But let's be blunt--some alternatives are just as bad. Let's take fracking's impact on water. Although we don't hear that much about fracking spills of contaminated water, there is evidence that people living where fracking occurs are at risk of health concerns, and children born where there is fracking have a greater risk of birth defects.
But leaving aside whether the practice of fracking leaves hazardous residues in the water, the fact that fracking relies on water at all is problematic, when drought conditions seriously restrict resources, and decisions about prioritization have to be made. Fracking uses water that could be better used in these situations. Take a look at this:
It can take millions of gallons of fresh water to frack a single well, and much of the drilling is tightly concentrated in areas where water is in chronically short supply, or where there have been multi-year droughts.
Half of the 97bn gallons of water was used to frack wells in Texas, which has experienced severe drought for years – and where production is expected to double over the next five years.

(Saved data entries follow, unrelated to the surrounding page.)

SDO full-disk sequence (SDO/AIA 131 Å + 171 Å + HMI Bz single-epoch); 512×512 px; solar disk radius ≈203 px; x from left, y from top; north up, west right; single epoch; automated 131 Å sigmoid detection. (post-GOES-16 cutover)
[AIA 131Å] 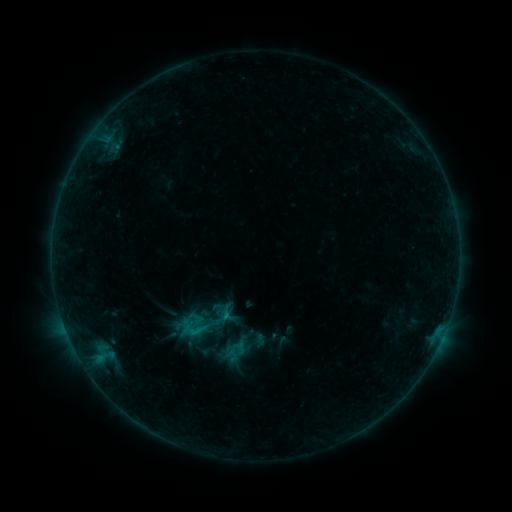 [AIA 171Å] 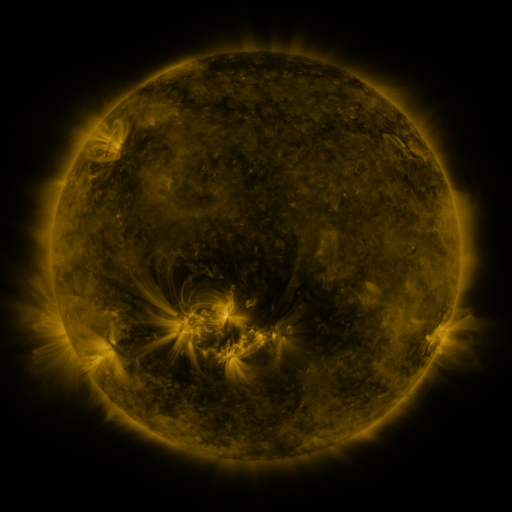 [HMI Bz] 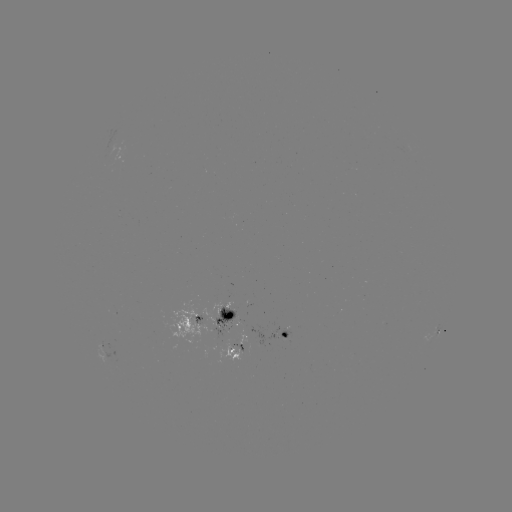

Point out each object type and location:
sigmoid: (174, 313, 213, 345)
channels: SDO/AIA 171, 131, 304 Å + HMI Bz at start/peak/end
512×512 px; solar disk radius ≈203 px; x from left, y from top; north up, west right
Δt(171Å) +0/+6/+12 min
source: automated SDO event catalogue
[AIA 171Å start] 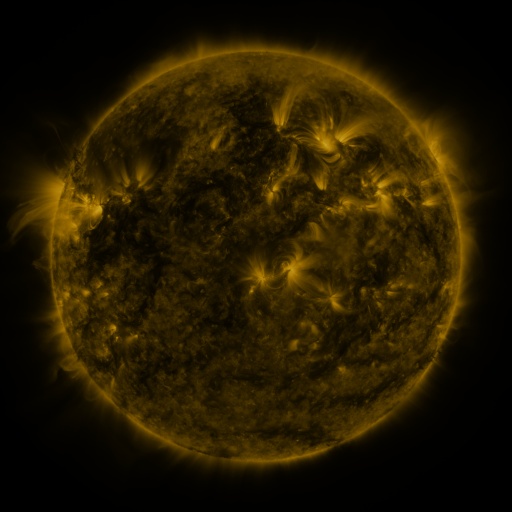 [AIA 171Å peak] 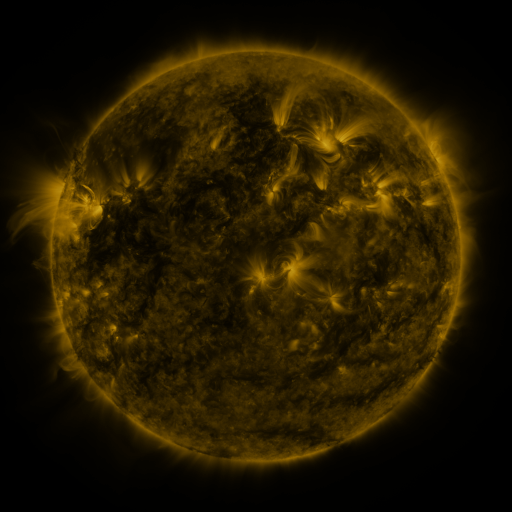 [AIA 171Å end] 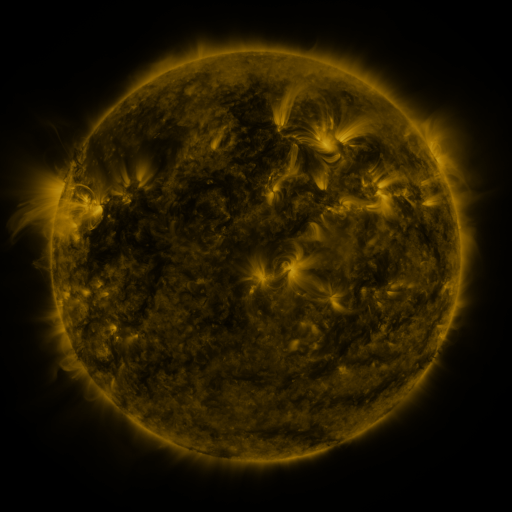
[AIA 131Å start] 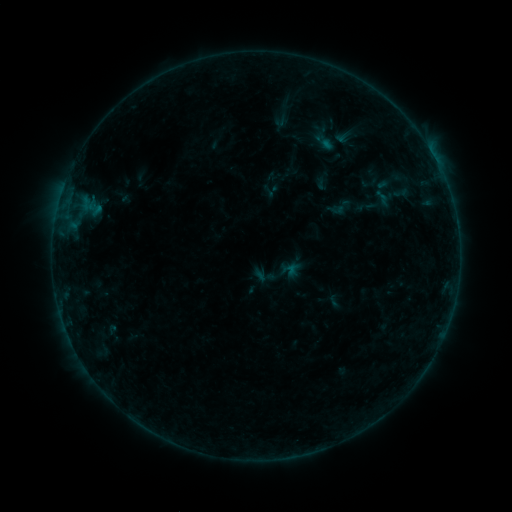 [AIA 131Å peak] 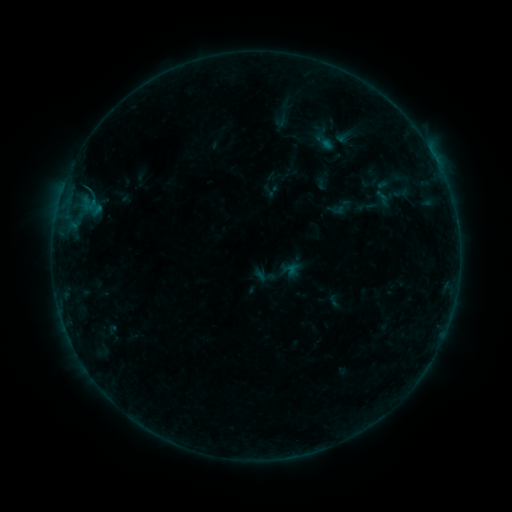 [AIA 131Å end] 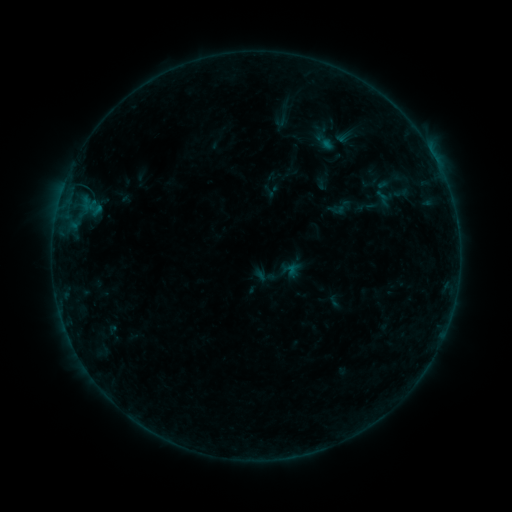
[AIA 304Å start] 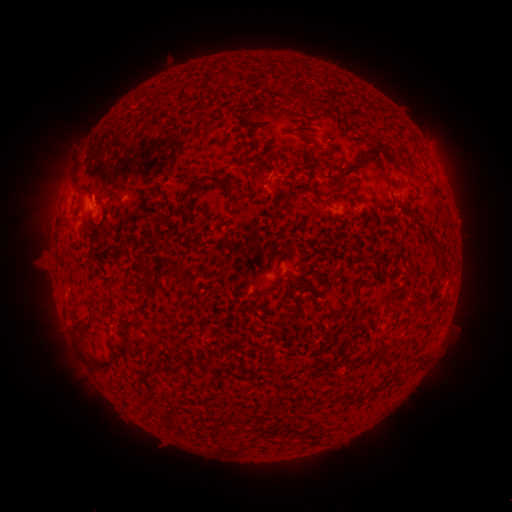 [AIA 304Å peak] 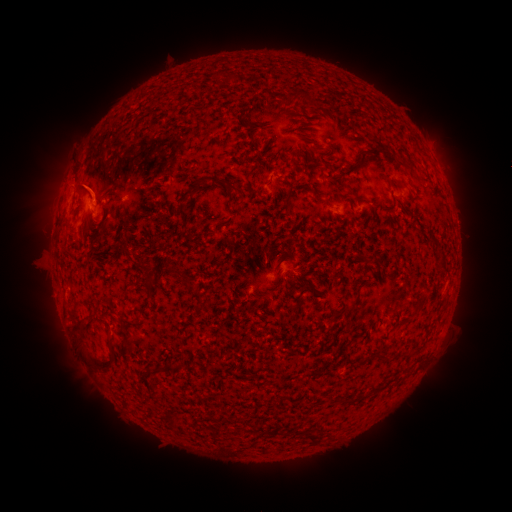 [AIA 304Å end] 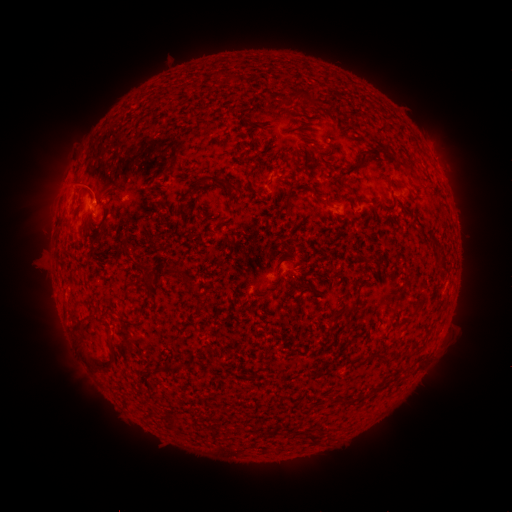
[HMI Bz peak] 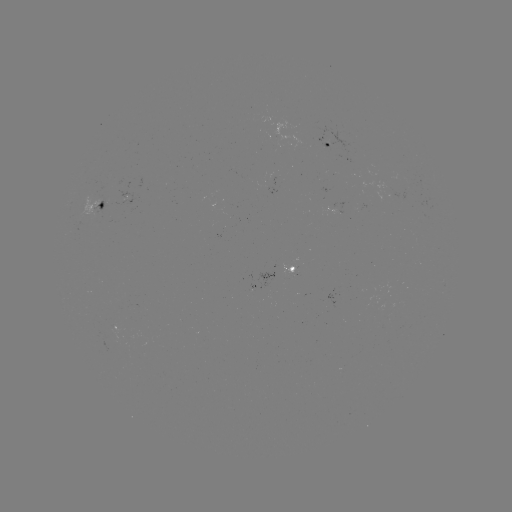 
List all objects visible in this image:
B1.6 flare: (94, 205)
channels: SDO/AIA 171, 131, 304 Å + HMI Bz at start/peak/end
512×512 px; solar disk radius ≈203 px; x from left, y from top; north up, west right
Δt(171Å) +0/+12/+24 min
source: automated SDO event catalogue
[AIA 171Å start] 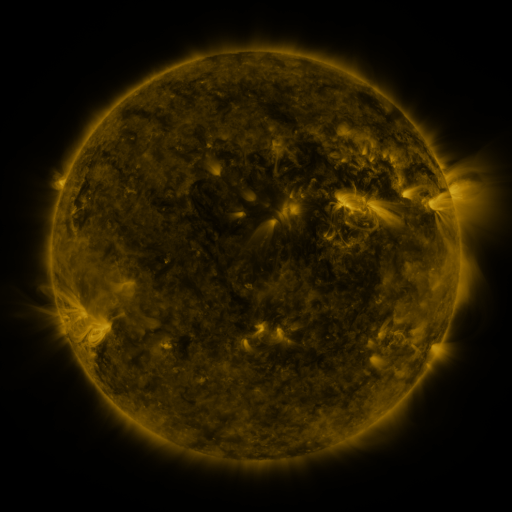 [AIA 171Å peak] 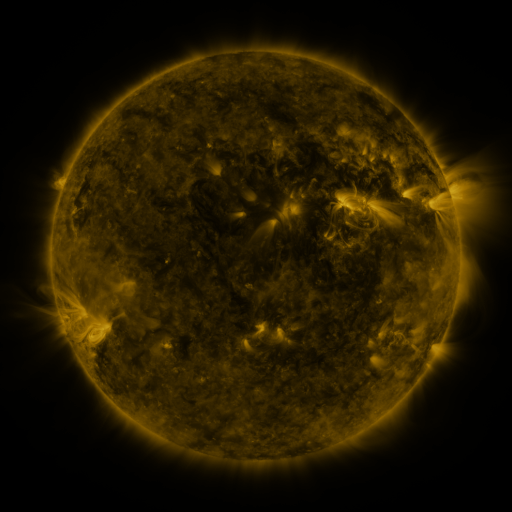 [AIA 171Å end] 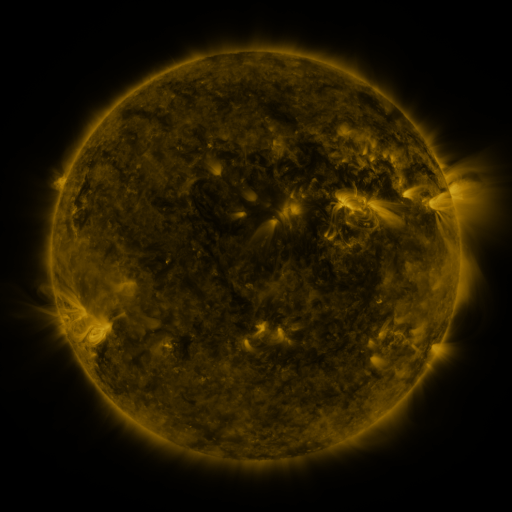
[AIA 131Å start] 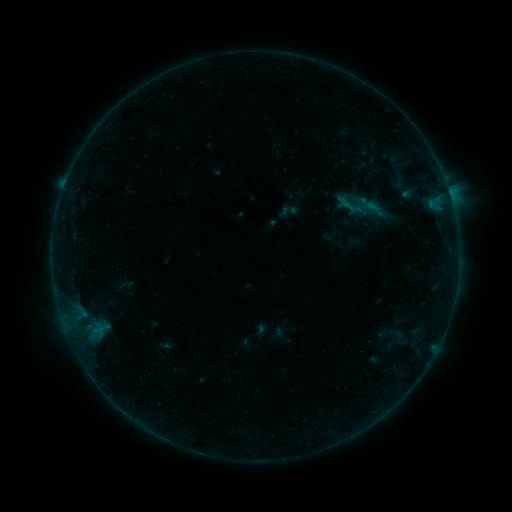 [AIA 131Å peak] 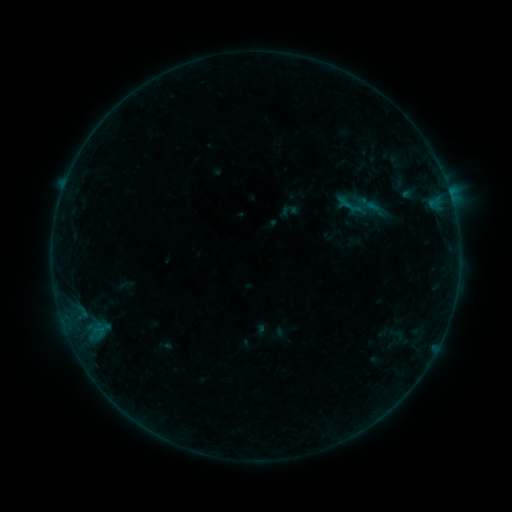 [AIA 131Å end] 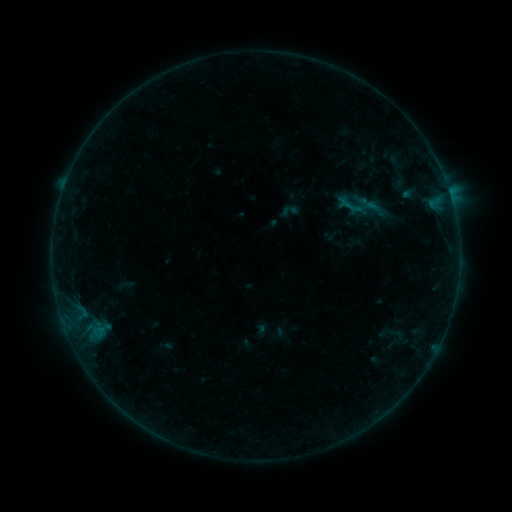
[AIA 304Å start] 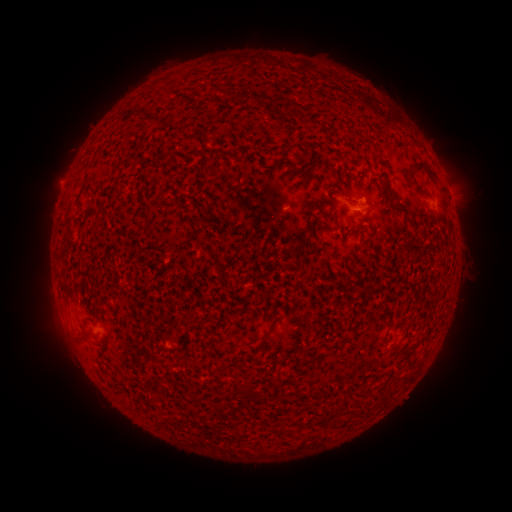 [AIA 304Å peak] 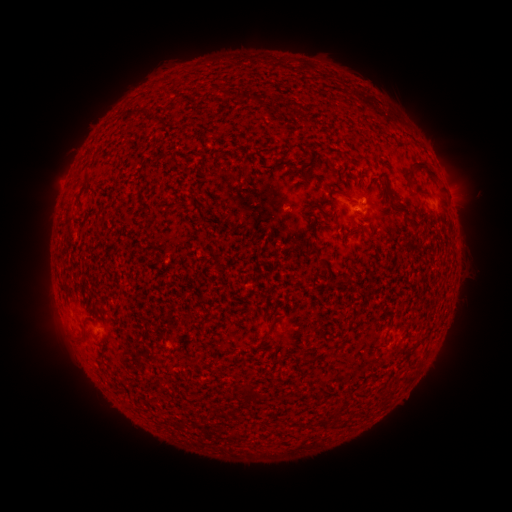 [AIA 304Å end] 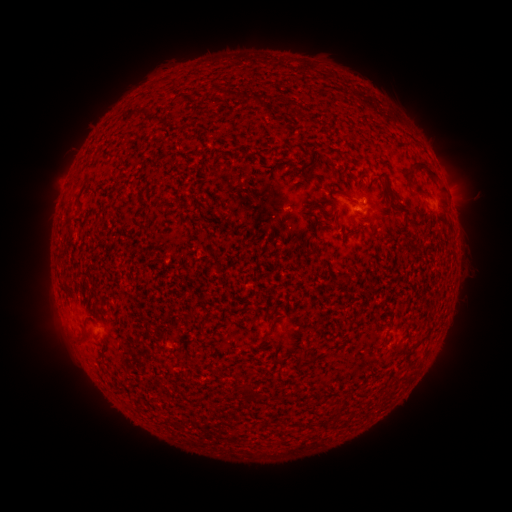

Farming and cities are still the biggest users of water, the report found. But it warned the added demand for fracking in the Eagle Ford, at the heart of the Texas oil and gas rush, was hitting small, rural communities hard.
We may seriously be making choices about fracking for hard-to-get energy resources versus water to drink, irrigate crops, and water livestock. And our dependence on fossil fuels, after all, like coal and natural gas, are in part responsible for some of our terrible drought situations
We desperately need to make better choices about our resources.